* Reading text:
········
Dick Gregory, meanwhile, often attributed his decision to give up meat to the teachings of Martin Luther King Jr. about nonviolence, which were in turn based on the teachings of Indian independence struggle leader Mohandas Gandhi (1869-1948), a lifelong vegetarian and advocate of vegetarianism.
The legacy of Martin Luther King Jr. to animal advocacy had by then already become manifest through the work of Henry Spira, the founder of Animal Rights International and the Coalition for Nonviolent Food.
Born to a Jewish family in 1927, in Antwerp, Belgium, and known as Noah throughout childhood, Spira was in 1937 sent to live with relatives in Hamburg, Germany. Thus Spira survived Krystalnacht, the night of rioting in November 1938 that commenced the pogroms of World War II. The family joined Spira’s father in Panama soon afterward, then emigrated to New Jersey.
Involving himself in various causes before, after, and during a stint in the U.S. Army, Spira worked on a General Motors assembly line, sailed as a ship’s electrician, participated in union activism, and became a freelance investigative reporter for The Militant, the newspaper of the Socialist Workers Party, under the pseudonym Henry Gitano.
From June to December 1956, Spira covered Martin Luther King Jr.’s 1956 anti-segregation boycott of the bus system in Montgomery, Alabama. Spira covered a similar boycott in Tallahassee, Florida, in 1957, then returned to New York to persuade unions, especially the United Auto Workers, to support desegregation.
In 1958-1959, Spira took on abuses of civil liberties by the FBI, J. Edgar Hoover in particular, at the height of Hoover’s clout. The FBI tried hard to discredit Spira, much as it tried to discredit Martin Luther King Jr. himself, but Spira’s research and character withstood the test even after he traveled to Cuba late in 1959 to report on the transformations underway there after the Communist takeover under Fidel Castro.
········
* Listed records:

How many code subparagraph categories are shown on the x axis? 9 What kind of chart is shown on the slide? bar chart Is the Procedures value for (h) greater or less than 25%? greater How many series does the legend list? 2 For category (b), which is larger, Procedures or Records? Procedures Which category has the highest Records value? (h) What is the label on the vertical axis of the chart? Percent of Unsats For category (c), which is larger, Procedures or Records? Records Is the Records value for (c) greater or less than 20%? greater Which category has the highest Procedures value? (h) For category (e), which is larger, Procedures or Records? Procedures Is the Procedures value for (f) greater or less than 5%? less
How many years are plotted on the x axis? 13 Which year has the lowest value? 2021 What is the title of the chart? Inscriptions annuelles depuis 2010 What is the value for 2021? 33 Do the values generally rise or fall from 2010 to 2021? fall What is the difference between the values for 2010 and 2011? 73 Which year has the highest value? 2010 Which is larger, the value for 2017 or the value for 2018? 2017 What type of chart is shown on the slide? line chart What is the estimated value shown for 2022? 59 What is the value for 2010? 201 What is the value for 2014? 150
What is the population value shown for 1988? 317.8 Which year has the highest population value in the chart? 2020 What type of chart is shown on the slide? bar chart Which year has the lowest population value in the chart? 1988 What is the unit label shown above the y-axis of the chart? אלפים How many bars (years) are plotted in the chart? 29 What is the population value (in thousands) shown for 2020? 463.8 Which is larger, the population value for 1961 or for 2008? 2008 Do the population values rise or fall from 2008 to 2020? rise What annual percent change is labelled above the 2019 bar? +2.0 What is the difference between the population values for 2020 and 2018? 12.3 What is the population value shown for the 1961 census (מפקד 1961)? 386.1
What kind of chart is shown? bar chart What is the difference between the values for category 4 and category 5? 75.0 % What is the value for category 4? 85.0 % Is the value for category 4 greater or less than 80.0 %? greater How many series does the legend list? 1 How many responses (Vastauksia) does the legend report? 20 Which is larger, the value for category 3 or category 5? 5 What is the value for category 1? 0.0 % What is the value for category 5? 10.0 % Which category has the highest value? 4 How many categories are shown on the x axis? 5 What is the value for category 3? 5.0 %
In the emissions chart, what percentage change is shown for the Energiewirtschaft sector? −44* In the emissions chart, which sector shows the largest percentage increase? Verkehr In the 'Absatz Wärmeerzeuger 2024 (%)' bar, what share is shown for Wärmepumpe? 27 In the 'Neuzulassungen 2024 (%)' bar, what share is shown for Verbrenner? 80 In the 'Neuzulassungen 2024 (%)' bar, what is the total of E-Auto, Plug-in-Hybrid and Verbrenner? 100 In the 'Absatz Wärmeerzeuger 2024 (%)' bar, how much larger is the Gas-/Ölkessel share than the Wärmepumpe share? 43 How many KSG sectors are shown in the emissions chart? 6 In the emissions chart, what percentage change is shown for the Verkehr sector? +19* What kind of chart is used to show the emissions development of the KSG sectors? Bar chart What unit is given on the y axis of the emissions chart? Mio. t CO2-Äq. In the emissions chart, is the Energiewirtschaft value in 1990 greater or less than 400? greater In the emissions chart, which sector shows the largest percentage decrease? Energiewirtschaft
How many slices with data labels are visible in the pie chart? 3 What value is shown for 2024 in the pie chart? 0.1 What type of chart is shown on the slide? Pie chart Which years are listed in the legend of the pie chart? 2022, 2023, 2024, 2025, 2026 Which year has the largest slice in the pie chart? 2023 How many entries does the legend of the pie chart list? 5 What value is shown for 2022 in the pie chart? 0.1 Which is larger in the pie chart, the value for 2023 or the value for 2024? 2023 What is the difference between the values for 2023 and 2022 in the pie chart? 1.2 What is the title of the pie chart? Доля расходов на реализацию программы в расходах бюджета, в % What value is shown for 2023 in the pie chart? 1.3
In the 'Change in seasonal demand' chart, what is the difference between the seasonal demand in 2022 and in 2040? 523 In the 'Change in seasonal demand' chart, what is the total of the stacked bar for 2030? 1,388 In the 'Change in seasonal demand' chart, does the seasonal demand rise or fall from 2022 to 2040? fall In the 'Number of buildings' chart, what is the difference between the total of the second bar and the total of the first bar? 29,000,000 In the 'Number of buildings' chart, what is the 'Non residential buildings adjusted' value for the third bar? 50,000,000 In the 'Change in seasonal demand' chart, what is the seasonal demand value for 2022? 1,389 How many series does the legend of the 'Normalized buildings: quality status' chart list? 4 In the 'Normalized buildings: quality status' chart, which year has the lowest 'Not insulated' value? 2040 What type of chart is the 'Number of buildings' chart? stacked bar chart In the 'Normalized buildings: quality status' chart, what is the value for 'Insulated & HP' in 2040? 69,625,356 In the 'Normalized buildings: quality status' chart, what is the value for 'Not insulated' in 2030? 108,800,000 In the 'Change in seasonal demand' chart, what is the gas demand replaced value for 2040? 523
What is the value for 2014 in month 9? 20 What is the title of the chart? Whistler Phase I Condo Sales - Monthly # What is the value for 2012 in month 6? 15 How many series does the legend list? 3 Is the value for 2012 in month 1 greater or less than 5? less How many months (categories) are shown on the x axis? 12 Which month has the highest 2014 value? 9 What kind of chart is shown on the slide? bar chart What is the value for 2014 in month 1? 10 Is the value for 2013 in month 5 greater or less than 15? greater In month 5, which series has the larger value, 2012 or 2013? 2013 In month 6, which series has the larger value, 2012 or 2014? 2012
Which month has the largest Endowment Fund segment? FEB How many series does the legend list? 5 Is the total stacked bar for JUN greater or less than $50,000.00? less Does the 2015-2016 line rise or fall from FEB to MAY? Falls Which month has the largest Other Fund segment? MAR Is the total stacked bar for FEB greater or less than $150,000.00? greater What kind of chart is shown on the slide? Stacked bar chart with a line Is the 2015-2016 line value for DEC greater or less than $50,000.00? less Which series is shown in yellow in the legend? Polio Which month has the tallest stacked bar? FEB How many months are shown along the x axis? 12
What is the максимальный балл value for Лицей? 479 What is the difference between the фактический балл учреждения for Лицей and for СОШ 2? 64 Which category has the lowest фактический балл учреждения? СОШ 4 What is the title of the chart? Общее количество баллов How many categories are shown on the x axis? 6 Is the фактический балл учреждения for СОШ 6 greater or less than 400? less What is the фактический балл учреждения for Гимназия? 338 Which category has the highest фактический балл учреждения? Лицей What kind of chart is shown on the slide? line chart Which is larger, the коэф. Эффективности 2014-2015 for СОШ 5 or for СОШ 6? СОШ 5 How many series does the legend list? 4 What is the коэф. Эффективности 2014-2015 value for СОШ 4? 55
········
* Things to do:
**1)** Turn the paragraph in the text on Henry Spira that begins "Involving himself in various causes" into a short list of his activities, keeping its main facts.
**2)** Translate this sentence from the text on Henry Spira into Spanish: "The legacy of Martin Luther King Jr. to animal advocacy had by then already become manifest through the work of Henry Spira, the founder of Animal Rights International and the Coalition for Nonviolent Food."
**3)** According to the text on Henry Spira, what did Dick Gregory often credit for his decision to give up meat?
The entries have nothing to do with what is asked here.

* Responses to the tasks:
**1)**
- Did a stint in the U.S. Army and took up various causes before, during and after it
- Worked on a General Motors assembly line
- Sailed as a ship's electrician
- Took part in union activism
- Reported freelance for The Militant, the Socialist Workers Party newspaper, as Henry Gitano

**2)** Para entonces, el legado de Martin Luther King Jr. a la defensa de los animales ya se había hecho patente a través del trabajo de Henry Spira, fundador de Animal Rights International y de la Coalition for Nonviolent Food.

**3)** He often credited Martin Luther King Jr.'s teachings about nonviolence. Those teachings were in turn based on the teachings of Mohandas Gandhi, a lifelong vegetarian and advocate of vegetarianism.